Short problem A: From the specific heat thread, extract the passage starting with "you need a calculator" and going on through "check that also?".
Short problem B: In the specific heat thread, what density is assumed for water?
··· Page excerpt ···
Question

How to find the specific heat of a metal?

Answer 1

This is the work I have so far

Calculate the energy change (q) of the surroundings (water). We can assume that the specific heat capacity of water is 4.18 J / (g × °C) and the density of water is 1.00 g/mL.
(27.776g)x(4.18j/g)x(25.3) =2944kj
Calculate the specific heat of the metal.

Answer 2

you can find the specific heat by using the same equation, given that you know all the other variables.

Answer 3

@aaronq I think I did the first part wrong, can you help me check my work?

Answer 4

So i re-did it and this is my work:
(27.776)(4.18)(13.6)= ??

I'm confused on what my answer would be

Answer 5

1579.0 J

you need a calculator for these questions

Answer 6

I used a calculator and I got that, but it seemed wrong so thank you!

Answer 7

no problem. So for the metal (assuming that a hot metal was immersed in the water) the heat lost from it is the same as that gained by the water.

Answer 8

Okay thank you! I'm about to calculate the specific heat, will you check that also?

Answer 9

sure thing

Answer 10

Do you happen to know an equation for this? I cant figure out how to do it @aaronq

Answer 11

it's the same equation

\(q=m*C_p*\Delta T\)

you have to know the mass of the metal and the change in temp

Answer 12

What does the Cp and the ΔT mean?

Answer 13

*what do

Answer 14

\(C_p\) is the specific heat capacity
\(\Delta T\) is the change in temp

Answer 15

Okay so the mass is 27.776 and the change in temp is 13.6

Answer 16

Would the specific heat capacity be 4.18?

Answer 17

27.776 g is also the mass of the metal?

Answer 18

Yes here is my data table

Answer 19

I'm sorry the temp of the metal is actually 100.5 degrees

Answer 20

@aaronq

Answer 21

Okay, so the first answer is wrong.

You first have to find the heat exchanged through the change in temperature of the water.

Answer 22

Use the mass of the water, it's change in temp and it's heat capacity

Answer 23

Do I multiply all those together?
··· Dataset ···
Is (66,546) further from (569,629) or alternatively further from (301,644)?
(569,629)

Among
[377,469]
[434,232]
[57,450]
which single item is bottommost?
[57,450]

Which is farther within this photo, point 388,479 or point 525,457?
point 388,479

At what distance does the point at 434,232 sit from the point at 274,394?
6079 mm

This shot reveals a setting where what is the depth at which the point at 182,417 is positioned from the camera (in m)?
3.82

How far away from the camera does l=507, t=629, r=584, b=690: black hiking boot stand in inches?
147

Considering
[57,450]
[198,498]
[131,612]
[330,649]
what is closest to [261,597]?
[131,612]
···
Exercise output A:
you need a calculator for these questions

Answer 6

I used a calculator and I got that, but it seemed wrong so thank you!

Answer 7

no problem. So for the metal (assuming that a hot metal was immersed in the water) the heat lost from it is the same as that gained by the water.

Answer 8

Okay thank you! I'm about to calculate the specific heat, will you check that also?

Exercise output B: 1.00 g/mL